**About this task**
Each record should be set down again so that it matches the original exactly.

**Records supplied**
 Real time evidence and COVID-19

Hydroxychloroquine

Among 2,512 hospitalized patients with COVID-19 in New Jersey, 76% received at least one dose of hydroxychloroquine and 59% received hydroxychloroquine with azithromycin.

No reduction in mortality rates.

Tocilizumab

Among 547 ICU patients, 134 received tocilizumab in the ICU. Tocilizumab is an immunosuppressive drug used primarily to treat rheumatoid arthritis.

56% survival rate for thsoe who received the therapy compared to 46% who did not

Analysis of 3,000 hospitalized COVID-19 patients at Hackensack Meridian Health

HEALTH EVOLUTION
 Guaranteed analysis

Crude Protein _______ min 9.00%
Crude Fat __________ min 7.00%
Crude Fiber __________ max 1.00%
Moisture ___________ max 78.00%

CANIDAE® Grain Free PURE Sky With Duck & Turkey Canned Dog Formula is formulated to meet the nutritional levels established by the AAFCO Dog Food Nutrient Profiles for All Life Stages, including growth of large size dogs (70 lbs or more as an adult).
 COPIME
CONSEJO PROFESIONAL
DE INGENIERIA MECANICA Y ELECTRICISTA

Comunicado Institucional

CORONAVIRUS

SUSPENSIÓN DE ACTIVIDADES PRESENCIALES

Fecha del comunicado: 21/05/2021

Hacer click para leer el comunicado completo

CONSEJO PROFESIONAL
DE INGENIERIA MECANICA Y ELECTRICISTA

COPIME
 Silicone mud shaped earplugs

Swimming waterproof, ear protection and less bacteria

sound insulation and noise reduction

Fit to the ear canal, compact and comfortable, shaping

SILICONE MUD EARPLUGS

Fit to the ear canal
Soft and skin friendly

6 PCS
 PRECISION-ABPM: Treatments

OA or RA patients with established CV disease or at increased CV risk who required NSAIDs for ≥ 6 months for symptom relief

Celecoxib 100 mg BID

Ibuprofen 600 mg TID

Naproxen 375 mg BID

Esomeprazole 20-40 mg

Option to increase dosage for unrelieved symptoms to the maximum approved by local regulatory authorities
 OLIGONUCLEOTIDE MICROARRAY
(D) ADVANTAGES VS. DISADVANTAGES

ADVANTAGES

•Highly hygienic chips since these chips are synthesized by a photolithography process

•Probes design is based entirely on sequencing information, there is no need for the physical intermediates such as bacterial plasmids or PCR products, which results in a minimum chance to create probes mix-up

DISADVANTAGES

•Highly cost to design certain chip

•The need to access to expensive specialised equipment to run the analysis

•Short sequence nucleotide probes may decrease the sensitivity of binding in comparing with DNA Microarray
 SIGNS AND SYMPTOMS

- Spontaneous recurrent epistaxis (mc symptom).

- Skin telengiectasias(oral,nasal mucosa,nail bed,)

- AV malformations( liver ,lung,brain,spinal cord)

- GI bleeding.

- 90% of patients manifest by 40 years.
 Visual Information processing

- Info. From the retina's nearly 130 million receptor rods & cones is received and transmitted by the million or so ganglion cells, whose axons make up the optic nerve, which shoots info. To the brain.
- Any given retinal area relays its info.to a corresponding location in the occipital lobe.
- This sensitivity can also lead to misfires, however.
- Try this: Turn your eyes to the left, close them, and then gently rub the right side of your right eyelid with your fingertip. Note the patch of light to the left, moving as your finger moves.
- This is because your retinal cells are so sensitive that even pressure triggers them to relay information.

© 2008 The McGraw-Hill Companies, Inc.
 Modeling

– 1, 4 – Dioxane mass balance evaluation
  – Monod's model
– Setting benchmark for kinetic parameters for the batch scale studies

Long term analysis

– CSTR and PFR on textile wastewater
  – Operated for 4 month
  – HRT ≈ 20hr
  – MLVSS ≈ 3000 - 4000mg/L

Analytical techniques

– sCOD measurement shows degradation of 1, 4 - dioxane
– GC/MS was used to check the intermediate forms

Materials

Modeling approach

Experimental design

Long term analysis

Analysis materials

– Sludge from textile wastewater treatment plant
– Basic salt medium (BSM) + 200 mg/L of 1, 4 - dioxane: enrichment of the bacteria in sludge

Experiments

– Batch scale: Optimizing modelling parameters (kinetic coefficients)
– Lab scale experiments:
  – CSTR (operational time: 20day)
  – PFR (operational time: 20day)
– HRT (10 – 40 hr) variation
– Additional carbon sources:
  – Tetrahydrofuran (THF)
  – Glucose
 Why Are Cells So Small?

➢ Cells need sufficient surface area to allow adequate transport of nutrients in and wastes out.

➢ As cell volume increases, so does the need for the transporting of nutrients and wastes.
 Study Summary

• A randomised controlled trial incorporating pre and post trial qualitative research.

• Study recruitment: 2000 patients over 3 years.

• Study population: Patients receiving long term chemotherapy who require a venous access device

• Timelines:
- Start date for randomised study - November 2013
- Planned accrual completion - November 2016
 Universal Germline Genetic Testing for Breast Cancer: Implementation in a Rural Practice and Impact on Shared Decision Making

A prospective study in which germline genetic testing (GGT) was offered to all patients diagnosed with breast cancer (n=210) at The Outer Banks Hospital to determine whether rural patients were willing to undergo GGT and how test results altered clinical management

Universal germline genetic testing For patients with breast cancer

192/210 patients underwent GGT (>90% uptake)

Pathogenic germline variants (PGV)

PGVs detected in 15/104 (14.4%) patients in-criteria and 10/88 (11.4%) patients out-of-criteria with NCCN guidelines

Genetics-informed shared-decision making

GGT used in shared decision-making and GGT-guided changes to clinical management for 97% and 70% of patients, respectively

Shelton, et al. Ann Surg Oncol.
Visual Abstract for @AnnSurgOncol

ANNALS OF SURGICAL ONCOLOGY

**Problem solution**
 Real time evidence and COVID-19

Hydroxychloroquine

Among 2,512 hospitalized patients with COVID-19 in New Jersey, 76% received at least one dose of hydroxychloroquine and 59% received hydroxychloroquine with azithromycin.

No reduction in mortality rates.

Tocilizumab

Among 547 ICU patients, 134 received tocilizumab in the ICU. Tocilizumab is an immunosuppressive drug used primarily to treat rheumatoid arthritis.

56% survival rate for thsoe who received the therapy compared to 46% who did not

Analysis of 3,000 hospitalized COVID-19 patients at Hackensack Meridian Health

HEALTH EVOLUTION
 Guaranteed analysis

Crude Protein _______ min 9.00%
Crude Fat __________ min 7.00%
Crude Fiber __________ max 1.00%
Moisture ___________ max 78.00%

CANIDAE® Grain Free PURE Sky With Duck & Turkey Canned Dog Formula is formulated to meet the nutritional levels established by the AAFCO Dog Food Nutrient Profiles for All Life Stages, including growth of large size dogs (70 lbs or more as an adult).
 COPIME
CONSEJO PROFESIONAL
DE INGENIERIA MECANICA Y ELECTRICISTA

Comunicado Institucional

CORONAVIRUS

SUSPENSIÓN DE ACTIVIDADES PRESENCIALES

Fecha del comunicado: 21/05/2021

Hacer click para leer el comunicado completo

CONSEJO PROFESIONAL
DE INGENIERIA MECANICA Y ELECTRICISTA

COPIME
 Silicone mud shaped earplugs

Swimming waterproof, ear protection and less bacteria

sound insulation and noise reduction

Fit to the ear canal, compact and comfortable, shaping

SILICONE MUD EARPLUGS

Fit to the ear canal
Soft and skin friendly

6 PCS
 PRECISION-ABPM: Treatments

OA or RA patients with established CV disease or at increased CV risk who required NSAIDs for ≥ 6 months for symptom relief

Celecoxib 100 mg BID

Ibuprofen 600 mg TID

Naproxen 375 mg BID

Esomeprazole 20-40 mg

Option to increase dosage for unrelieved symptoms to the maximum approved by local regulatory authorities
 OLIGONUCLEOTIDE MICROARRAY
(D) ADVANTAGES VS. DISADVANTAGES

ADVANTAGES

•Highly hygienic chips since these chips are synthesized by a photolithography process

•Probes design is based entirely on sequencing information, there is no need for the physical intermediates such as bacterial plasmids or PCR products, which results in a minimum chance to create probes mix-up

DISADVANTAGES

•Highly cost to design certain chip

•The need to access to expensive specialised equipment to run the analysis

•Short sequence nucleotide probes may decrease the sensitivity of binding in comparing with DNA Microarray
 SIGNS AND SYMPTOMS

- Spontaneous recurrent epistaxis (mc symptom).

- Skin telengiectasias(oral,nasal mucosa,nail bed,)

- AV malformations( liver ,lung,brain,spinal cord)

- GI bleeding.

- 90% of patients manifest by 40 years.
 Visual Information processing

- Info. From the retina's nearly 130 million receptor rods & cones is received and transmitted by the million or so ganglion cells, whose axons make up the optic nerve, which shoots info. To the brain.
- Any given retinal area relays its info.to a corresponding location in the occipital lobe.
- This sensitivity can also lead to misfires, however.
- Try this: Turn your eyes to the left, close them, and then gently rub the right side of your right eyelid with your fingertip. Note the patch of light to the left, moving as your finger moves.
- This is because your retinal cells are so sensitive that even pressure triggers them to relay information.

© 2008 The McGraw-Hill Companies, Inc.
 Modeling

– 1, 4 – Dioxane mass balance evaluation
  – Monod's model
– Setting benchmark for kinetic parameters for the batch scale studies

Long term analysis

– CSTR and PFR on textile wastewater
  – Operated for 4 month
  – HRT ≈ 20hr
  – MLVSS ≈ 3000 - 4000mg/L

Analytical techniques

– sCOD measurement shows degradation of 1, 4 - dioxane
– GC/MS was used to check the intermediate forms

Materials

Modeling approach

Experimental design

Long term analysis

Analysis materials

– Sludge from textile wastewater treatment plant
– Basic salt medium (BSM) + 200 mg/L of 1, 4 - dioxane: enrichment of the bacteria in sludge

Experiments

– Batch scale: Optimizing modelling parameters (kinetic coefficients)
– Lab scale experiments:
  – CSTR (operational time: 20day)
  – PFR (operational time: 20day)
– HRT (10 – 40 hr) variation
– Additional carbon sources:
  – Tetrahydrofuran (THF)
  – Glucose
 Why Are Cells So Small?

➢ Cells need sufficient surface area to allow adequate transport of nutrients in and wastes out.

➢ As cell volume increases, so does the need for the transporting of nutrients and wastes.
 Study Summary

• A randomised controlled trial incorporating pre and post trial qualitative research.

• Study recruitment: 2000 patients over 3 years.

• Study population: Patients receiving long term chemotherapy who require a venous access device

• Timelines:
- Start date for randomised study - November 2013
- Planned accrual completion - November 2016
 Universal Germline Genetic Testing for Breast Cancer: Implementation in a Rural Practice and Impact on Shared Decision Making

A prospective study in which germline genetic testing (GGT) was offered to all patients diagnosed with breast cancer (n=210) at The Outer Banks Hospital to determine whether rural patients were willing to undergo GGT and how test results altered clinical management

Universal germline genetic testing For patients with breast cancer

192/210 patients underwent GGT (>90% uptake)

Pathogenic germline variants (PGV)

PGVs detected in 15/104 (14.4%) patients in-criteria and 10/88 (11.4%) patients out-of-criteria with NCCN guidelines

Genetics-informed shared-decision making

GGT used in shared decision-making and GGT-guided changes to clinical management for 97% and 70% of patients, respectively

Shelton, et al. Ann Surg Oncol.
Visual Abstract for @AnnSurgOncol

ANNALS OF SURGICAL ONCOLOGY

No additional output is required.